### TEXT BLOCK
[Start of section]

UG: Reinforcement Learning for Crowd Evacuation

Train an RL agent that learns to evacuate a simulated crowd from a room with obstacles in minimum time — a friendly entry point into RL and nonsmooth dynamics.

Project at a glance

   
Level Undergraduate (AMS 487)
Prerequisites Python, basic probability/linear algebra; exposure to RL helpful but not required
Effort One semester
Skills gained Reinforcement learning, OpenAI Gym, simulation design, RL policy evaluation

Goal

Build a 2D grid (or continuous) crowd-evacuation simulator and train an RL agent to learn evacuation policies that minimize average exit time.

Suggested milestones

  1. Environment. Implement a small evacuation simulator in gymnasium: a room with one or two exits, an adjustable number of pedestrians, optional obstacles.
  2. Baseline. Compare a hand-tuned greedy policy against random behavior.

[End of section]

### DATA TO EXAMINE
[Start of section]

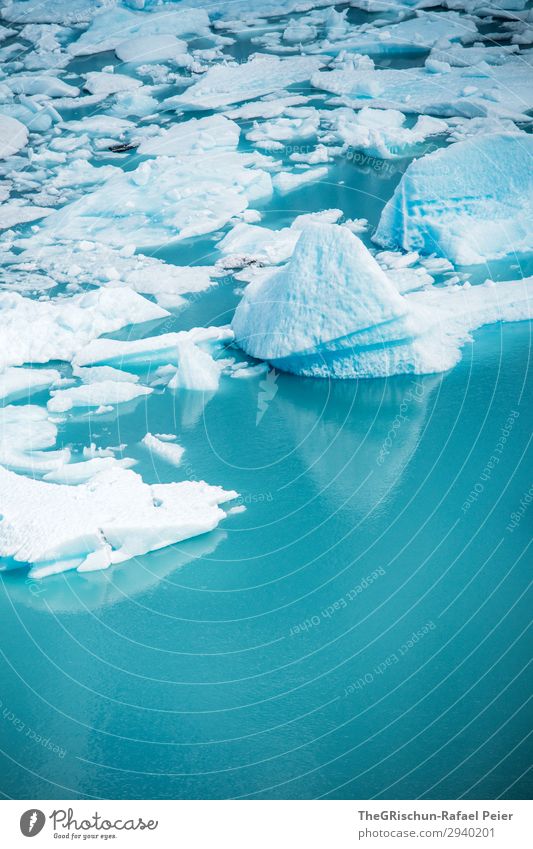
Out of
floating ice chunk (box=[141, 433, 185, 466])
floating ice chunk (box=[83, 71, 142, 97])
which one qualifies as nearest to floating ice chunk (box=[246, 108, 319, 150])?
floating ice chunk (box=[83, 71, 142, 97])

[End of section]

### TASKS TO COMPLETE
1. Using the crowd-evacuation project page, state whether each statement agrees with it, answering yes or no and quoting the deciding words: (a) The project is aimed at undergraduates in AMS 487. (b) Prior experience with reinforcement learning is required. (c) The simulated room has three exits.
2. Answer from the crowd-evacuation project page:
(a) How much effort does the project take?
(b) What should the learned evacuation policies minimize?
(c) What does the baseline milestone compare?
3. Write the next part of the crowd-evacuation project page, continuing after its last line.
None of the data is needed here.

### TASK-BY-TASK OUTPUTS
1.
(a) Yes: "Level Undergraduate (AMS 487)"
(b) No: "exposure to RL helpful but not required"
(c) No: "a room with one or two exits"

2.
(a) One semester.
(b) Average exit time.
(c) A hand-tuned greedy policy against random behavior.

3.
  3. RL agent. Train DQN or PPO using stable-baselines3. Plot the learning curve.
  4. Analysis. Vary the obstacle layout and crowd density; report how exit time scales.
  5. (Bonus) Replace the discrete grid with a continuous model based on our planar crowd-motion sweeping-process equations.

Why it matters

This is the small-scale, learnable cousin of the bilevel crowd-motion sweeping control problem in my research group. It is also great practice for the deep-RL skills that are increasingly valued in academia and industry.